[START OF Input]

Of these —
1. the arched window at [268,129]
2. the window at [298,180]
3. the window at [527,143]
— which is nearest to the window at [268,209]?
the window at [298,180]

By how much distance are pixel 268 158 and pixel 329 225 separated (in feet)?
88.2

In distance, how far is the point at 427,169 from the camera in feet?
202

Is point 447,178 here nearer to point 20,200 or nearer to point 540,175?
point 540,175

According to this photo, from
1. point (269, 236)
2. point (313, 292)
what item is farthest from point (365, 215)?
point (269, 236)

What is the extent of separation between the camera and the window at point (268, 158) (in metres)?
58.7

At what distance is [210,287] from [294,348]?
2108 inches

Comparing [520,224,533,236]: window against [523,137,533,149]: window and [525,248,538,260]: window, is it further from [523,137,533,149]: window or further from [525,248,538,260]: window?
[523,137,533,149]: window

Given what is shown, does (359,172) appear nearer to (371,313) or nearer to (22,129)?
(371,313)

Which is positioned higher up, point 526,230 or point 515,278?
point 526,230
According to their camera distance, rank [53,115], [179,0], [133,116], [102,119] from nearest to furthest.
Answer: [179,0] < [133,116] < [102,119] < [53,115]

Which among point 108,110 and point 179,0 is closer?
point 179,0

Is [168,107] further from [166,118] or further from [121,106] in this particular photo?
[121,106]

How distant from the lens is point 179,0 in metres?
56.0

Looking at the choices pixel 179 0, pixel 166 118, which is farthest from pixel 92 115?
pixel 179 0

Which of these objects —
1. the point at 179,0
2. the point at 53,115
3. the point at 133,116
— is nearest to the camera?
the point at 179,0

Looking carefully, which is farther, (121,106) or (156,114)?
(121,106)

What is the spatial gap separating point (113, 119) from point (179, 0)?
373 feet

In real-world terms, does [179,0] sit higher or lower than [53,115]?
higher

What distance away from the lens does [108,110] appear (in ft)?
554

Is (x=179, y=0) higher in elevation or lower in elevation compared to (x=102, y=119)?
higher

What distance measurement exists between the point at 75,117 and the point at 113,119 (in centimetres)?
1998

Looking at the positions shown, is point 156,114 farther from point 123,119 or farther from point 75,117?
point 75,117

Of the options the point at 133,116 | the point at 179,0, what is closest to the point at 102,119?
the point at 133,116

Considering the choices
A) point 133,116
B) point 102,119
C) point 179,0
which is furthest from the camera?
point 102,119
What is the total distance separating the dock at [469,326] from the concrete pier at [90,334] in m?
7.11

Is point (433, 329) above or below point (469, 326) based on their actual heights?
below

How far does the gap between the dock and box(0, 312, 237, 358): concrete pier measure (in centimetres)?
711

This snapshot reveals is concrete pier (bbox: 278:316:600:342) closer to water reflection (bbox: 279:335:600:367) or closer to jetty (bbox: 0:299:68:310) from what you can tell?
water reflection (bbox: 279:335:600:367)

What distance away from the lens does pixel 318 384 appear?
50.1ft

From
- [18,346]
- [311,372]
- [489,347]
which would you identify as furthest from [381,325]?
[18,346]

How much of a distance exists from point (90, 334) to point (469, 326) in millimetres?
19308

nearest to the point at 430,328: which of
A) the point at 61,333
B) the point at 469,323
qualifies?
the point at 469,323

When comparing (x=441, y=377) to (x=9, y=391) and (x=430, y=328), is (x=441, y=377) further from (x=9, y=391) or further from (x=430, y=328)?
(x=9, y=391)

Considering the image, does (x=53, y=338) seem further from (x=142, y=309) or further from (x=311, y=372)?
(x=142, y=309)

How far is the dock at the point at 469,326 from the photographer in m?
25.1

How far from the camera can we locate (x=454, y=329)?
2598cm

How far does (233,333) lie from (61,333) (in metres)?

[END OF Input]

§ What you have to do:
Can you rewrite as a numbered list, with blank lines left out, the lines of the listing from the one containing "nearest to the point at 430,328: which of" through the end of the listing?

§ Reply:
1. nearest to the point at 430,328: which of
2. A) the point at 61,333
3. B) the point at 469,323
4. qualifies?
5. the point at 469,323
6. When comparing (x=441, y=377) to (x=9, y=391) and (x=430, y=328), is (x=441, y=377) further from (x=9, y=391) or further from (x=430, y=328)?
7. (x=9, y=391)
8. Considering the image, does (x=53, y=338) seem further from (x=142, y=309) or further from (x=311, y=372)?
9. (x=142, y=309)
10. How far is the dock at the point at 469,326 from the photographer in m?
11. 25.1
12. How far from the camera can we locate (x=454, y=329)?
13. 2598cm
14. How far does (233,333) lie from (61,333) (in metres)?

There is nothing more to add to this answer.